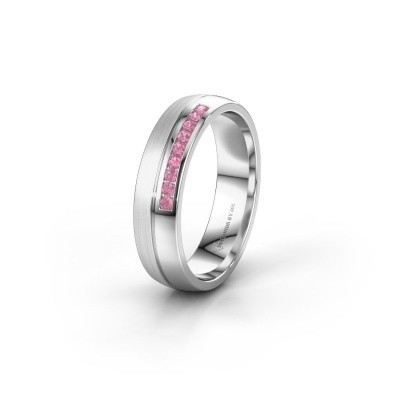 Wedding ring WH0209L25APM 950 platinum pink sapphire ±0.20x0.07 in
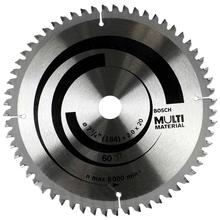 """Disco Multimaterial para Serra Circular 7.1/4"""" 60 Dentes Bosch"""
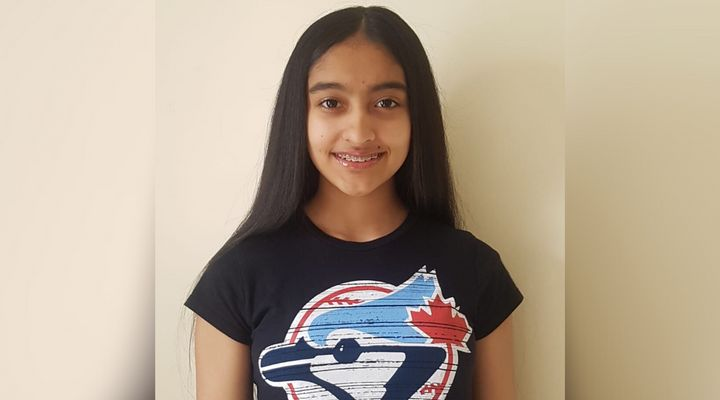 Kareena Persaud, 13, keeps on top of her school work from home, but misses asking questions in class and seeing her friends.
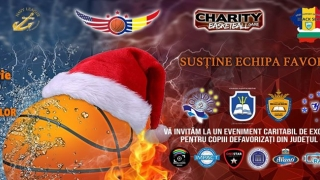 """Charity Basketball Game"", miercuri, de la ora 18.00"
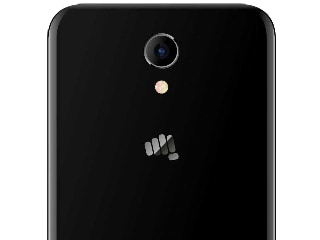 Micromax Bharat Go Android Go Smartphone Launched in India: Price, Specifications, and Features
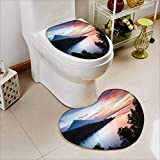 Non Slip Bath Shower Heart shaped foot pad Calm lagoon with mountains on the background at sunset Bali,Indonesia 2 Pieces Microfiber Soft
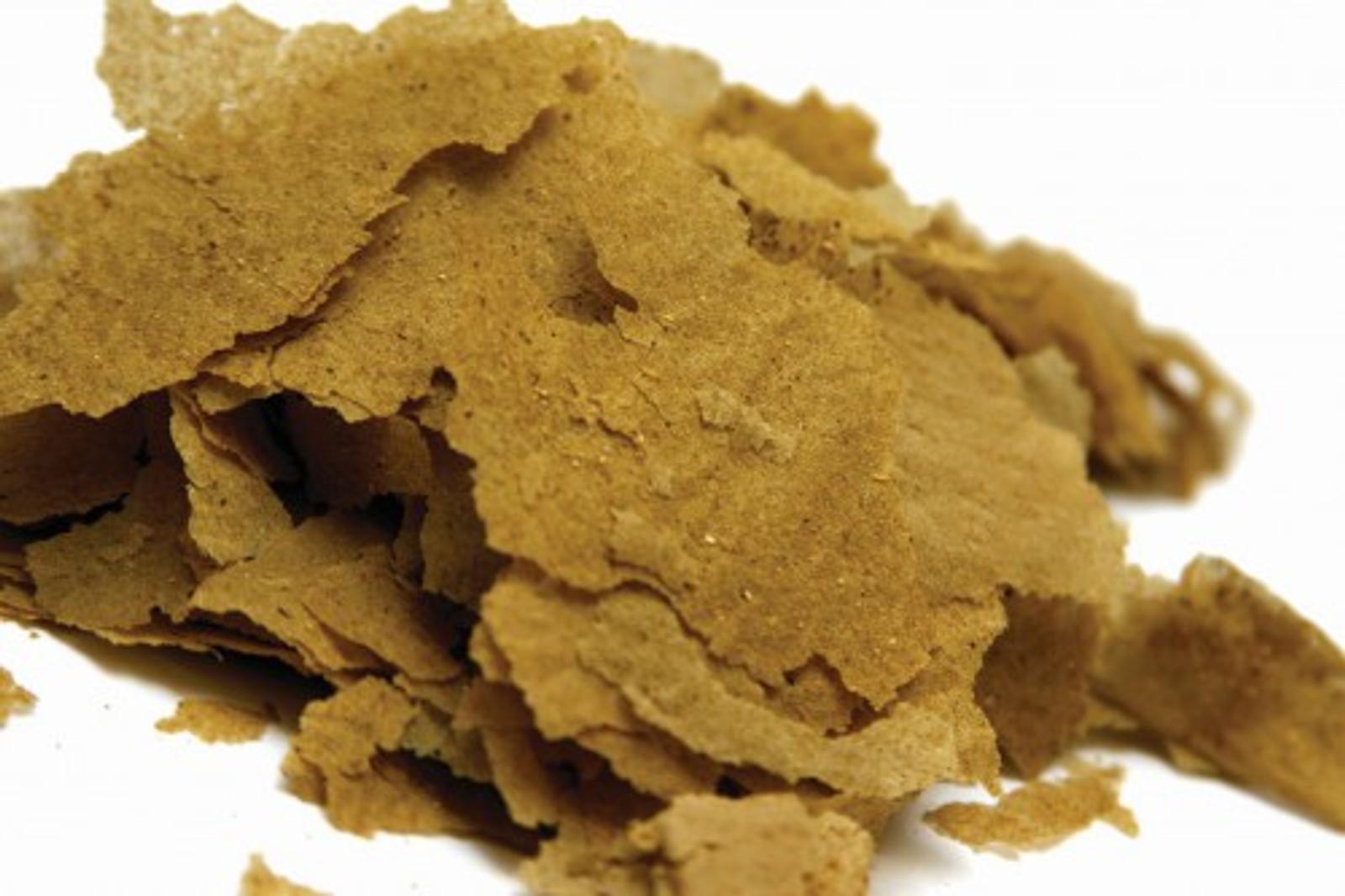 vitalis Tropical Flakes 30 g für tropische Süßwasserfische – Bild 2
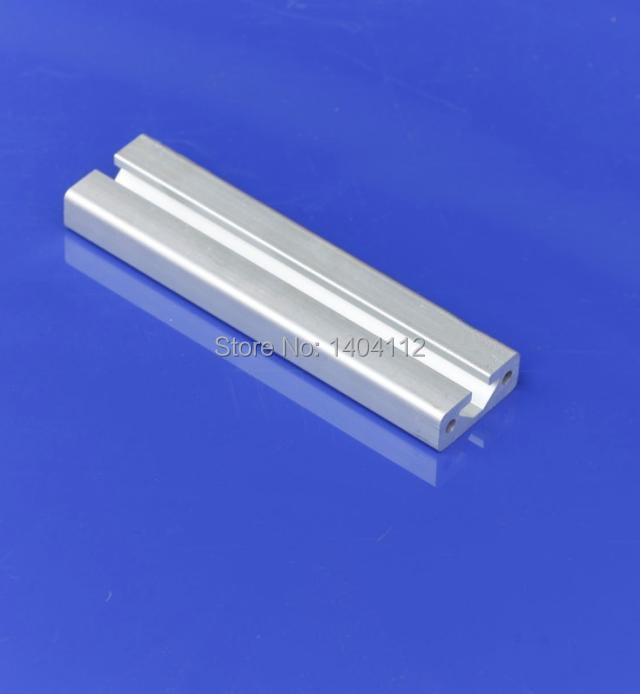 Aluminum Profile Aluminum Extrusion Profile 1640 16*40 Commonly Used In Assembling Device Frame, Table And Display Stand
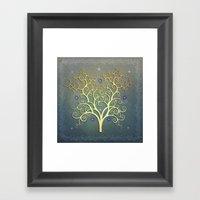 Twilight Tree Framed Art Print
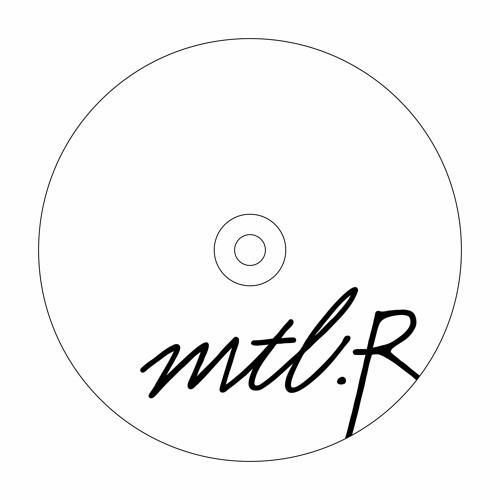 mtl.R's avatar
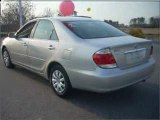 Used 2005 Toyota Camry Wilson NC - by EveryCarListed.com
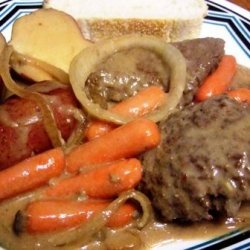 Slow Cooker Swiss Steaks With Beef Gravy, and Potatoes recipe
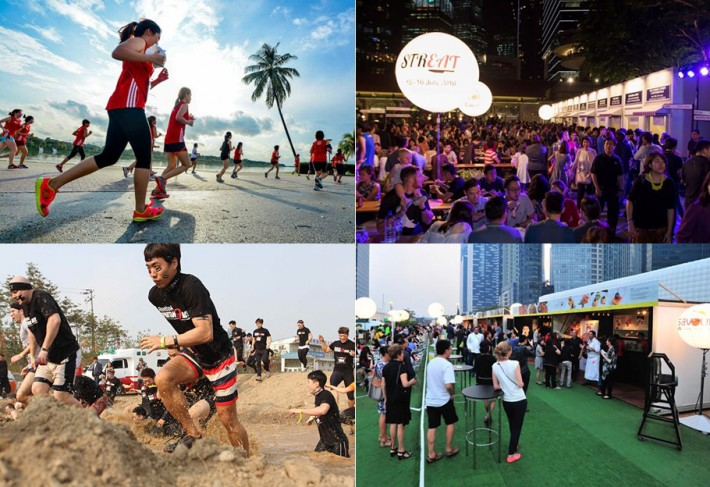 Activities in May Singapore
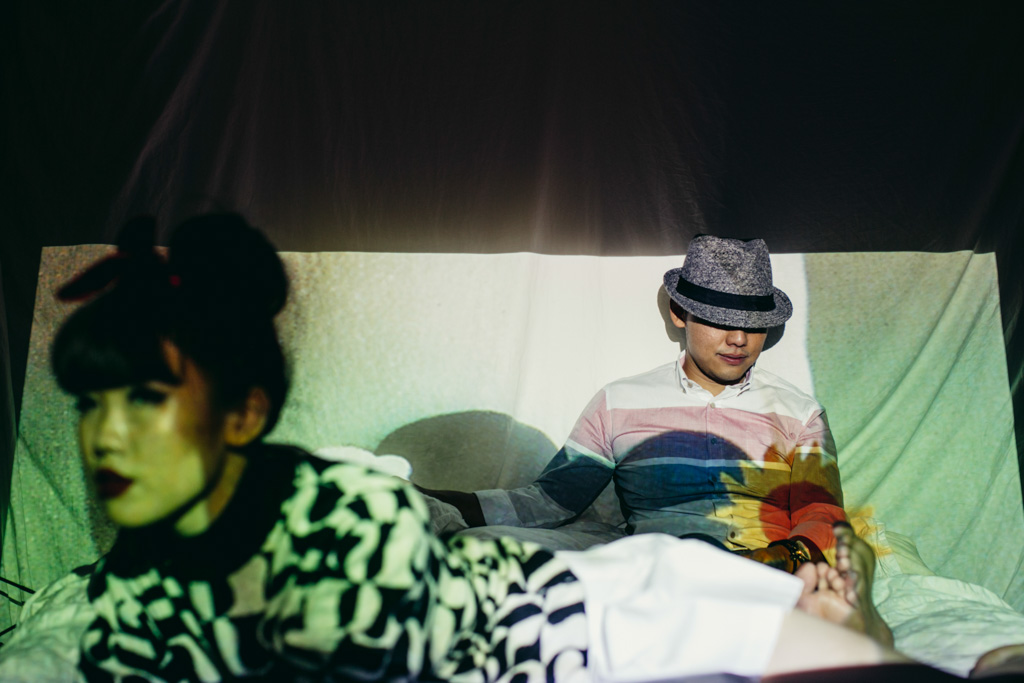 wong_kar_wai-inspired_engagementshoot_chellise_michael_photography437.jpg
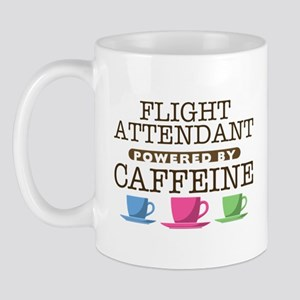 Flight Attendant Powered by Caffeine Mug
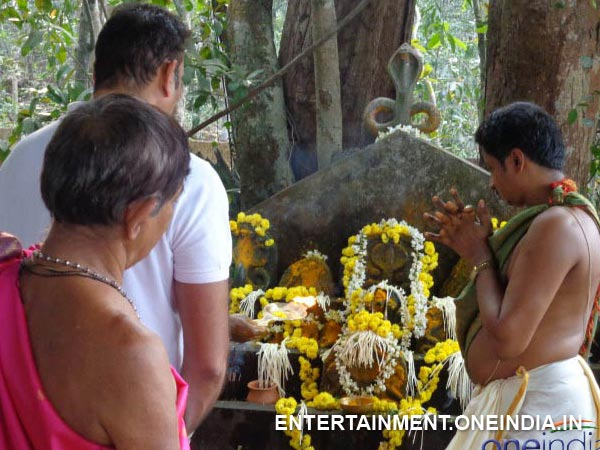 Shastry Couple Blessed With A Child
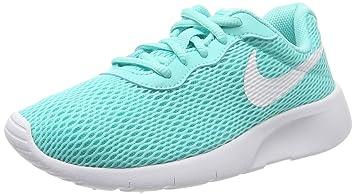 competitive price 26da3 7560b Nike Tanjun (GS) Mädchen Schuhe,Aurora GreenWhite-White,Gr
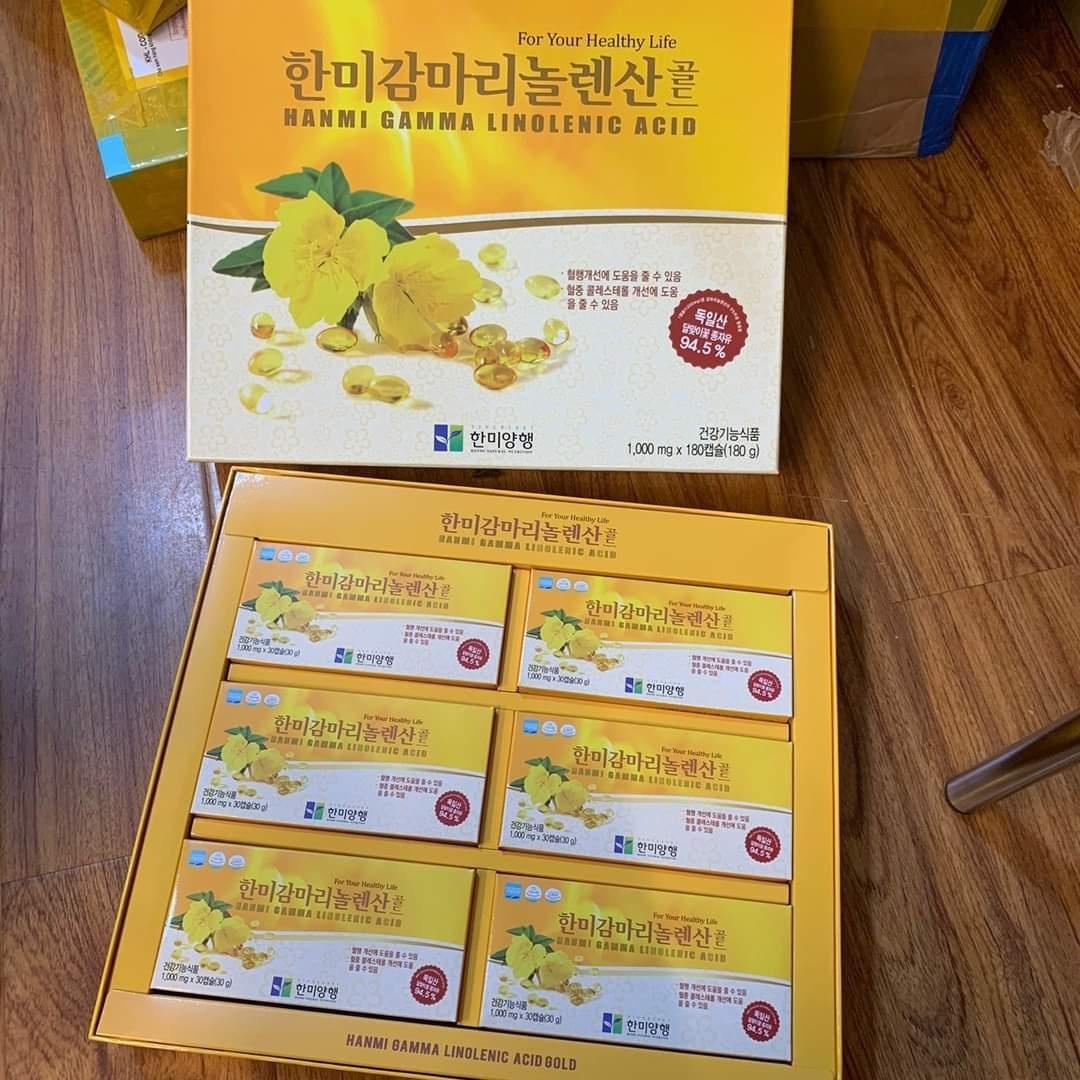 Viên Uống Tinh dầu hoa Anh Thảo Hàn Quốc Hộp 180V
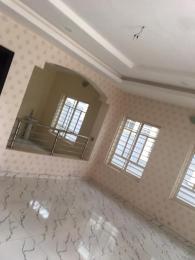 2 bedroom Flat / Apartment for rent Elebu Oluyole Extension off Akala Expressway Ibadan Akala Express Ibadan Oyo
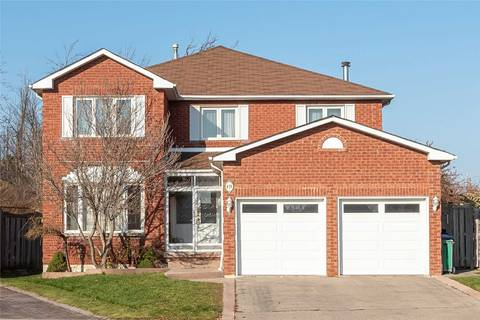 House for sale at 439 Greenpark Cres Mississauga Ontario - MLS: W4643725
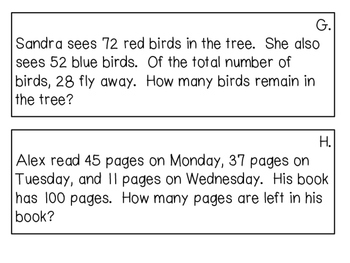 Two Step Word Problem Scoot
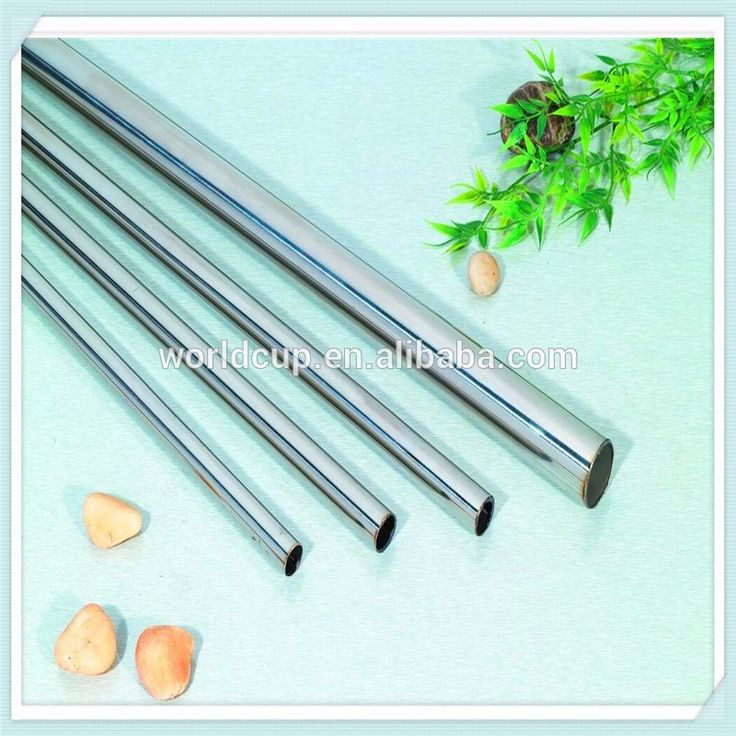 Trade Assurance Supplier schedule 40 steel pipe with CE certificate #bicycles, #Sweets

Task brief
The required output consists only of the lines from the one containing "2 bedroom Flat" to the last line of the material, reproduced exactly, pictures excluded.

Your response
 2 bedroom Flat / Apartment for rent Elebu Oluyole Extension off Akala Expressway Ibadan Akala Express Ibadan Oyo
 House for sale at 439 Greenpark Cres Mississauga Ontario - MLS: W4643725
 Two Step Word Problem Scoot
 Trade Assurance Supplier schedule 40 steel pipe with CE certificate #bicycles, #Sweets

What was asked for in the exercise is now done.